# List of tasks
1 – Sum up the notes on authorial obfuscation in two sentences.
2 – Carry on the notes on authorial obfuscation, picking up right after their final sentence.

# Source passage

»»

Preliminary Notes on Authorial Obfuscation

This is a brief outline of some papers and notes I’ve collected on authorial obfuscation that I would like to flesh out into a post at some point in the future. I keep getting into a paper writing mindset toward my blogposts when these are supposed to be for fun. I also got tired of looking at this draft and I think this might be useful to someone as is.

I started thinking about this topic because I was looking at what people have accomplished since the Anonymouth Project. The software for Anonymouth has severe bitrot at this point but several people have come up with more modern approaches in subsequent papers.

Obfuscation in this area has a long history of techniques though in my opinion most of these are vast overkill for the problem space. The goal of obfuscating a text while retaining the intended meaning seems on its face like it should be a trivial problem to solve.

The complexity arises when researchers attempt to force the obfuscation process to result in a document with the same level of penmanship as what went in. Scrambling a text is trivial, but having that text be both obfuscated and a grammatically correct translation of the original text is a herculean task.

The most popular technique that is in practical use for this kind of thing is translator chaining. This is referred to in the academic literature as “round trip machine translation”.

This technique consists of filtering text through a series of different translators from one random language to another, and then returning the translation back to the original language. Another variant of this process leaves the text in a different language than it began in.

A fun project idea would be a webapp that hooks into various translator APIs to automate this process for people doing this with large amounts of text. Doing the translator chaining by hand using web interfaces is very tedious. Having a model that allows you to swap between several different API’s and translator services would definitely be a useful public service.

It would also be possible to develop a tool like this that operated with some offline translation software tool that could be used to reduce the digital footprints involved. There is obviously a risk that the text being translated to be saved and recovered by the provider of the API(s) that were used to do the chaining.

Such an issue means that the project would be required to provide access to several alternative services that are hosted within different legal jurisdictions. Different actors would chose the legal range of their respective threat model. If they were in China for example they might use the Yandex Translate API or the Google Translate API rather than Baidu for their secret message.

««

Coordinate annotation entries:
»»

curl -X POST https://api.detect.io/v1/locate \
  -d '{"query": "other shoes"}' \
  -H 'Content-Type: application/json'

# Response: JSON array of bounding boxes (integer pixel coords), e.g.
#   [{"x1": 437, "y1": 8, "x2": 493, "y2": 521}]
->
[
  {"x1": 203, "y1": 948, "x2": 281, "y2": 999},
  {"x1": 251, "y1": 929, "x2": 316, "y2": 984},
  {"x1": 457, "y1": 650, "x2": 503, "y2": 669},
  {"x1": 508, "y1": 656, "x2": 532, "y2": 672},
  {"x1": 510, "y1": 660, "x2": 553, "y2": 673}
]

««

# Expected responses
1 – The notes outline authorial obfuscation and argue that scrambling a text is easy, while making it both obfuscated and a grammatically correct rendering of the original is very hard. They name translator chaining, or round trip machine translation, as the most popular practical technique, and they propose a webapp that automates it across several translation services, including offline tools and services in different legal jurisdictions to reduce the risk that a provider saves and recovers the text.

2 –
The chaining method has been studied several times, and was introduced in Rao et al. Their proposal in this paper only involved testing single round trips between languages (e.g. English → Chinese → English). Later research showed that such a low number of rounds is not at all effective for document anonymization purposes.

Many papers that followed the original Anonymouth paper construct diverse solutions which seem at first glance to be excessively complex. Many of the subsequent techniques involve complex NLP or machine learning.

A much simpler solution to make the Rao et al method work is simply add more translations into the chain. This can create an incredibly obfuscatory effect. The problem with this solution should be clear to anyone.

When you chain too many translators together the information content of the original message is disturbed significantly. To fix this you would have to take the chained text and potentially introduce several minor modifications back into it until the original meaning is restored somewhat.

Adding back in information is a huge problem with the technique as every modification after the translator chain you are reducing the entropy that you just went to terrible lengths to inject into the text. This is the fine line that most of the approaches here have to walk.

It is easy to take a text and obfuscate it until it is no longer readable and claim that it is now anonymous. Anonymous gibberish without meaning isn’t relevant to anyone’s interest. The question is where you draw the line between obfuscation and anonymity while still retaining a cohesive sense of meaning.

I would like to come back to this post and write my thoughts on newer techniques and approaches to the idea that people have created. For now I don’t have the time though, so here is partial bibliography I would use in such a post that includes some relevant papers and abstracts in this small subfield.

A Girl Has No Name: Automated Authorship Obfuscation using Mutant-X (2019)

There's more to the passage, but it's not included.